In February, the Canadian Government led the launch of a global initiative condemning the arbitrary arrest of foreign nationals by regimes in order to exercise leverage over foreign governments. The declaration was signed by 59 countries, including Australia, but did not single out any one country. It followed countries with the highest numbers of foreign hostages such as Iran, China and, most recently, Myanmar.
Australia’s Foreign Minister Marise Payne has highlighted Australia’s opposition to foreign hostage taking and emphasised that “Australia will hold countries to account for their international commitments and the obligation to comply with international laws and practices.”
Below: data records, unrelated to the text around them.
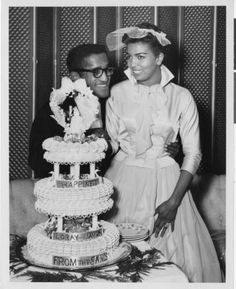 Photograph of Sammy Davis, Jr. and Loray White at their wedding, Las Vegas, January 1958 Wedding Sand, Wedding Pics, Wedding Couples, Wedding Cakes, Wedding Gowns, Married Couples, Bridal Gowns, Celebrity Wedding Photos, Celebrity Couples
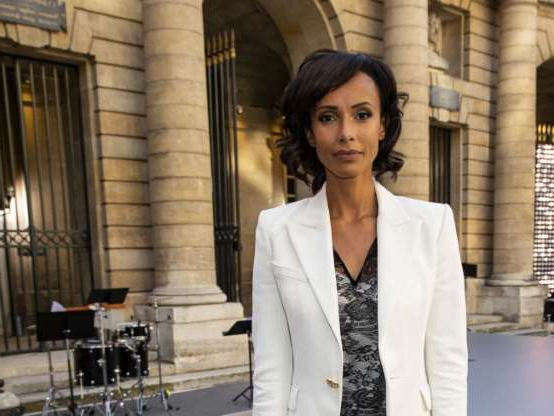 Diapositive 4 sur 9: Sonia Rolland - Les people au défilé L'Oréal Paris 2019 à la Monnaie de Paris le 28 septembre 2019 pendant la fashion week. © Olivier Borde / Bestimage
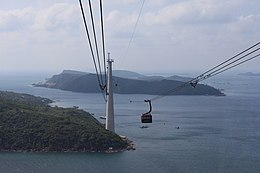 Hòn Thơm cable car pylon.jpg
Moore-Gilbert is also trying to encourage such international efforts through a new international advocacy group, Hostage Aid Worldwide. She told the global launch of the new group that international coordination along the lines of the Canadian initiative (though she did not refer to it explicitly) is needed to stop such hostage diplomacy:
“We call on governments to take action to disrupt the hostage taking business model. A coordinated effort is needed, both in terms of strengthening international legal mechanisms and in information and best practice sharing between western states.”
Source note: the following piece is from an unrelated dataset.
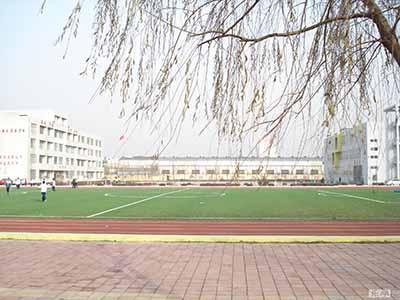 山东省胶州市第十一中学山东省胶州市第十一中学校园环境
Hostage Aid Worldwide’s board includes Barry Rosen, Nizar Zakka and Wang Xiyue, each of whom spent a significant amount of time in Iranian detention.
At its launch, Hostage Aid Worldwide held a panel discussion on hostage taking and the 2015 Iran nuclear deal, known as the JCPOA. This agreement, while still technically in place, is in tatters with the United States withdrawing and reimposing harsh financial sanctions in 2018, and Iran continually escalating its material breaches of the deal since 2019.
US President Joe Biden has made clear that his country will return to the deal if Iran first returns to compliance with all JCPOA commitments. However, in addition to its ongoing and increasing breaches of its JCPOA obligations, recent reports reveal that Iran continues to hide key components of its nuclear weapons program from UN inspectors, contrary to international law.